BI DKI: Lebih dari 36% Transaksi QRIS Nasional Berasal dari Jakarta, Didominasi UMKM

Kepala Kantor Perwakilan BI DKI Jakarta, Iwan Setiawan mengatakan percepatan digitalisasi sistem pembayaran menjadi salah satu faktor penting.

Diterbitkan 09 Februari 2026, 22:00 WIB
Share
Copy Link
Batalkan
Jadi intinya...
  • DKI Jakarta menyumbang 36% volume transaksi QRIS nasional, didominasi UMKM.
  • Digitalisasi pembayaran, khususnya QRIS, percepat pertumbuhan ekonomi Jakarta.
  • BI DKI Jakarta terus dorong perluasan digitalisasi untuk efisiensi dan UMKM.

Liputan6.com, Jakarta - Bank Indonesia (BI) mencatat lebih dari 36 persen volume transaksi Quick Response Code Indonesian Standard (QRIS) secara nasional berasal dari DKI Jakarta. Tingginya transaksi digital menggunakan QRIS tersebut mayoritas terjadi di sektor Usaha Mikro, Kecil, dan Menengah (UMKM).

Kepala Kantor Perwakilan Bank Indonesia DKI Jakarta, Iwan Setiawan mengatakan percepatan digitalisasi sistem pembayaran menjadi salah satu faktor penting yang mendorong pertumbuhan ekonomi Jakarta.

“Salah satu game changer di perekonomian kita, terutama di DKI Jakarta adalah apabila digitalisasi ini bisa dilakukan dengan cepat ya,” kata Iwan di Jakarta, Senin (9/2/2026).

Berdasarkan data BI, jumlah pengguna QRIS di DKI Jakarta telah mencapai 6,17 juta jiwa yang mencakup 10,69 persen secara nasional. Lalu, jumlah merchant atau pelaku usaha yang menggunakan QRIS di Jakarta tercatat 6,58 juta, atau sekitar 24 persen dari total merchant QRIS nasional.

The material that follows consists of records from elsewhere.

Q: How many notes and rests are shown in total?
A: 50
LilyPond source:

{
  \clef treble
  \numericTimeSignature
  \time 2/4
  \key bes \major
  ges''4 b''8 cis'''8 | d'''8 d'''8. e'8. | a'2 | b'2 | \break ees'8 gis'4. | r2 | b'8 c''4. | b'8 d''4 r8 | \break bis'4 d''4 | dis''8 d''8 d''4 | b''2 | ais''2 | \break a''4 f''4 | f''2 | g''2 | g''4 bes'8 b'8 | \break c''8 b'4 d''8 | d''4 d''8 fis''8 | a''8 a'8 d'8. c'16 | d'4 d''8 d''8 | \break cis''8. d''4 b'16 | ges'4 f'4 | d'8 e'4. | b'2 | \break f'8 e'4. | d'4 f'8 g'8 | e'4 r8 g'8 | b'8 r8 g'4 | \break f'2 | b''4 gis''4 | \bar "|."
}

“Untuk volume transaksi sudah mencapai hampir 6 miliar, atau porsinya sekitar 36 persen dari volume transaksi secara nasional. Jadi, lebih dari sepertiga transaksi yang menggunakan QRIS digital di Indonesia itu ada di DKI Jakarta,” jelas Iwan.

Dia menyebut bahwa tingginya transaksi QRIS di wilayah Jakarta mencerminkan mudahnya sistem pembayaran digital diakses dan digunakan oleh masyarakat khususnya bagi pelaku UMKM. Iwan bilang, mayoritas transaksi digital dengan QRIS justru terjadi di sektor usaha kecil.

“Mayoritas transaksi digital itu terjadi di UMKM. Beberapa usaha mikro bahkan sudah melakukan transaksi menggunakan QRIS,” kata Iwan.

 

Dorong Perluasan Digitalisasi

Ke depan, lanjut Iwan, BI DKI Jakarta akan terus mendorong perluasan dan percepatan digitalisasi sistem pembayaran guna memperkuat ekonomi daerah.

Pasalnya, BI menilai digitalisasi sistem pembayaran, khususnya melalui QRIS berperan penting dalam meningkatkan efisiensi transaksi hingga memperkuat peran UMKM sebagai tulang punggung perekonomian Jakarta.

“Kami terus mendorong upaya perluasan dan percepatan digitalisasi di DKI Jakarta,” tandasnya.